Teks yang Ditampilkan:
☆ ☆ ☆ ☆ ☆ ☆ ☆
Jujur, sebenarnya saya bukan seorang penggemar cergam Indonesia tulen yang benar-benar memahami
belantika cergam Indonesia seutuhnya. Saya cuma seorang anak muda yang belum lama dan baru saja mulai
mencoba mencintai karya bangsanya. Oleh karena itu, izinkanlah saya mengapresiasi cergam yang belum lama saya baca, Walet Merah, karya legendaris ciptaan Pak
Hans Jaladara, cergamis senior negeri ini yang telah banyak membuahkan karya
luar biasa sejak terbitnya Pandji
Tengkorak pada tahun 1968 silam. Dalam tulisan ini, saya sengaja mengganti istilah komik, dengan kata cergam, mengingat karya Pak Hans mulai dilahirkan sejak periode
1960an dimana istilah cergam digunakan
untuk menyebut komik Indonesia secara khusus.
Perkenalan
pertama saya dengan karya Pak Hans terjadi beberapa tahun yang lalu. Saat saya
membaca salah satu cergam terbarunya,
Intan Permata Rimba yang diterbitkan penerbit Koloni pada tahun 2010.
Perkenalan pertama yang membekas itu membawa alam penasaran saya untuk mencari
tahu (dan berburu) lebih banyak cergam legendaris karya maestro cergam
Indonesia di masa lampau. Setelah sekian lama, akhirnya saya baru ditakdirkan untuk
bertemu Walet Merah terbitan Elex
Media Komputindo tahun 2004 yang merupakan versi lukis ulang dari versi aslinya
yang diterbitkan pada tahun 1969 pada 10 Januari
2016 di sebuah toko buku kecil di Yogyakarta.
☆ ☆ ☆ ☆ ☆ ☆ ☆
Ketentuan Latihan:
1. Tuliskan kembali tanpa perubahan bagian tulisan tentang cergam Walet Merah dari "Jujur, sebenarnya saya" hingga "Indonesia secara khusus.".
2. Dalam tulisan tentang cergam Walet Merah, penerbit apa yang menerbitkan Intan Permata Rimba?
☆ ☆ ☆ ☆ ☆ ☆ ☆
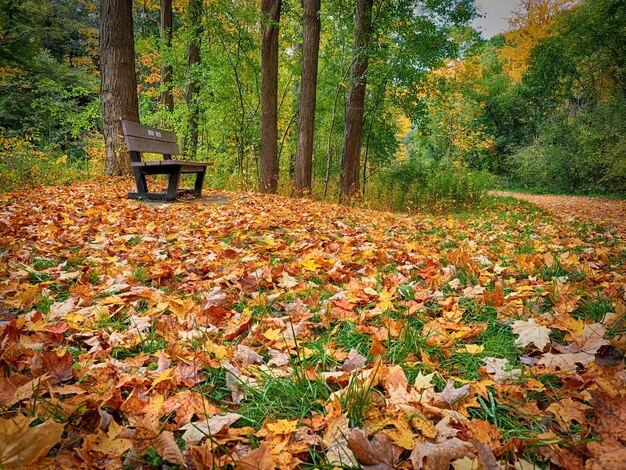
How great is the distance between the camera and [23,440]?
0.92 m

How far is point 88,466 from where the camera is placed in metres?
0.95

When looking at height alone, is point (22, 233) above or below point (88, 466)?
above

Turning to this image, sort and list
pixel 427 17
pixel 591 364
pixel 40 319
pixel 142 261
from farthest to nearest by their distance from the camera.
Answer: pixel 427 17 → pixel 142 261 → pixel 40 319 → pixel 591 364

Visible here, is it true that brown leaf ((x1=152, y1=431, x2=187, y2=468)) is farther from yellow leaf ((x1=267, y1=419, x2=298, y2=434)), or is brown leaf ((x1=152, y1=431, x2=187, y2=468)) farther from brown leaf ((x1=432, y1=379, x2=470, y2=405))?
brown leaf ((x1=432, y1=379, x2=470, y2=405))

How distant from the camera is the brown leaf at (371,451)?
0.98 meters

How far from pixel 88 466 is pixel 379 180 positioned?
11622mm

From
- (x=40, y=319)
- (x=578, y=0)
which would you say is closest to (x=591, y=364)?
(x=40, y=319)

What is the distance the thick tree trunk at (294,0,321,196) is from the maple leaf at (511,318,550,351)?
6.77 m

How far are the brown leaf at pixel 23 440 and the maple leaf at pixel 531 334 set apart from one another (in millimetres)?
1726

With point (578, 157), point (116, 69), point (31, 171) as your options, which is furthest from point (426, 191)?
point (578, 157)

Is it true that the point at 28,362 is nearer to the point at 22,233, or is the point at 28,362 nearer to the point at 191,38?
the point at 22,233

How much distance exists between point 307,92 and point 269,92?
884 mm

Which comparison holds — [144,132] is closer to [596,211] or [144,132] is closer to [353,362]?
[353,362]

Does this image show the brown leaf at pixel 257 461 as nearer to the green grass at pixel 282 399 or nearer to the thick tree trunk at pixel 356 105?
the green grass at pixel 282 399
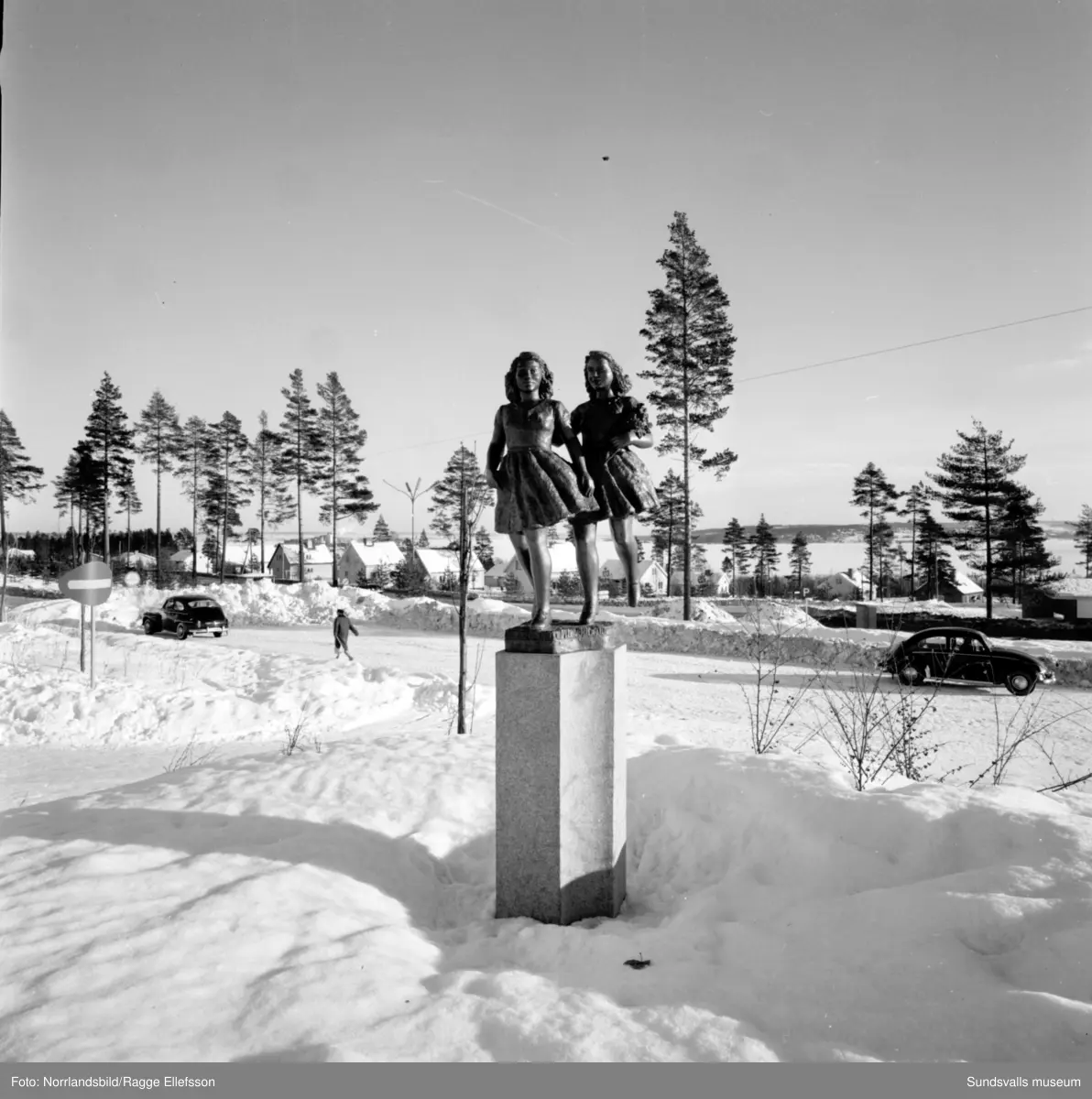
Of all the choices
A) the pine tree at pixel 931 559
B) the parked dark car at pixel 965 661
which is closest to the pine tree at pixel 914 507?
the pine tree at pixel 931 559

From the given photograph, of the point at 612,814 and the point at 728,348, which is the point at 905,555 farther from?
the point at 612,814

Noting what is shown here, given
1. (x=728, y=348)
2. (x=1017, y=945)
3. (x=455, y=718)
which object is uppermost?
(x=728, y=348)

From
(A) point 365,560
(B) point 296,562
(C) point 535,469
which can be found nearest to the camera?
(C) point 535,469

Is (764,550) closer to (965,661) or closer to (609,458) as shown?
(965,661)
☆ ☆ ☆ ☆ ☆ ☆ ☆
Penyelesaian Soal:
1.
Jujur, sebenarnya saya bukan seorang penggemar cergam Indonesia tulen yang benar-benar memahami
belantika cergam Indonesia seutuhnya. Saya cuma seorang anak muda yang belum lama dan baru saja mulai
mencoba mencintai karya bangsanya. Oleh karena itu, izinkanlah saya mengapresiasi cergam yang belum lama saya baca, Walet Merah, karya legendaris ciptaan Pak
Hans Jaladara, cergamis senior negeri ini yang telah banyak membuahkan karya
luar biasa sejak terbitnya Pandji
Tengkorak pada tahun 1968 silam. Dalam tulisan ini, saya sengaja mengganti istilah komik, dengan kata cergam, mengingat karya Pak Hans mulai dilahirkan sejak periode
1960an dimana istilah cergam digunakan
untuk menyebut komik Indonesia secara khusus.

2. Penerbit Koloni.